The application you use isn’t relevant.
What buttons appear on the TouchBar, where they appear, their size, colors, and content are all a function of the TouchBar software. Without TouchBar Software, the TouchBar is black and does nothing.
Apple included basic TouchBar software with the free MacOS. It was primitive, Basically it resembled other software that allows dragging icons onto the menubar of a browser or word processor.
Mostly these were built in system functions like cut, copy, paste, delete, spell check, etc. Apple’s software did nothing to provide touch based control for your application software.
So imagine if you are using Adobe Software and you could program a slider on the TouchBar for brush size. No clicking, no menus, just a finger slide. As you are painting in masks in a photo, you are constantly adjusting brush size and it is slow from a menu or even an on screen adjustment.
This is where the TouchBar shines. And since the TouchBar was an extra cost option, users could try it out in the Apple store or during the 14 day trial period. If you hate it, take the computer back and get the cheaper model with buttons.
With Apple’s awful software for programming the TouchBar the inevitable result would be users hating the TouchBar and claiming it was useless or hard to use.
The TouchBar became useful with Better Touch Tool and Aqua Touch. Because the user can totally customize the TouchBar to their liking. You keep hitting a button you don’t intend to hit. Move it or disable it.
Imagine a great printer, with excellent resolution, color rendition, page control, double sided printing but the only software provided for Apple Mac prints only 8 colors or Black and White, one side only.
So again what TouchBar Control software were you using to allow the TouchBar to interface to your applications? I suspect you were using Apple’s TouchBar software.
Because if you were using Apple’s TouchBar software that interfaced with only the Finder’s basic functions, of course you hated it. You were justified in hating it. I hated it too. And complaining to Apple that their TouchBar software was not fully realized or even useful would have been appropriate. But attacking the whole concept of the TouchBar was misdirected and misinterpreted by Apple.
The TouchBar deserved to live, only Apple’s software needed to die. But in general Apple senior management is simply blind to third party utilities that expand and enhance Apples system. I call it the “not invented by Apple” syndrome.

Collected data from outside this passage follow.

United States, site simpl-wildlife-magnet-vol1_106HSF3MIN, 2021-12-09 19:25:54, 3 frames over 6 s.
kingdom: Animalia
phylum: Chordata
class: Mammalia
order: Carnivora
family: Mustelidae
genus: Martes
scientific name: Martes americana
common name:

It is a blind spot and one exploited by some creative and talented developers who have built successful businesses doing things on Apple’s system that Apple doesn’t do or doesn’t do well.
1Password exists because Apple’s implementation of password management using Keychain wasn’t very good. Paste exists because Apple’s clipboard only saves a single clip and cannot do any more than that. Grammarly exists because Apple’s spell check is too basic. Default Folder exists because Apple’s Finder doesn’t have default folders.
Apple makes great hardware and superior operating systems. Perhaps by choice, they don’t make great utility software. The Finder has not been upgraded since it was introduced with the Mac.
Yes, they know all about application software from Adobe, Microsoft, all the games and music applications. The App Store evaluates application software.
They are just not interested in utilities that make the Mac system itself more functional. A TouchBar manager wasn’t developed by Apple to get the most (or anything useful really) from the TouchBar hardware.
As a user, I cannot magically make something go viral. Software is hard to explain in a text based forum. It pains me when Apple makes bad devisions on faulty input.
Getting rid of MagSafe was a bad decision and it took Apple like ten years to wake up to how bad that decision was.
Getting rid of TouchBar entirely is another bad decision. If you don’t want it, then don’t buy it. But don’t take it away from the users who love it and use it.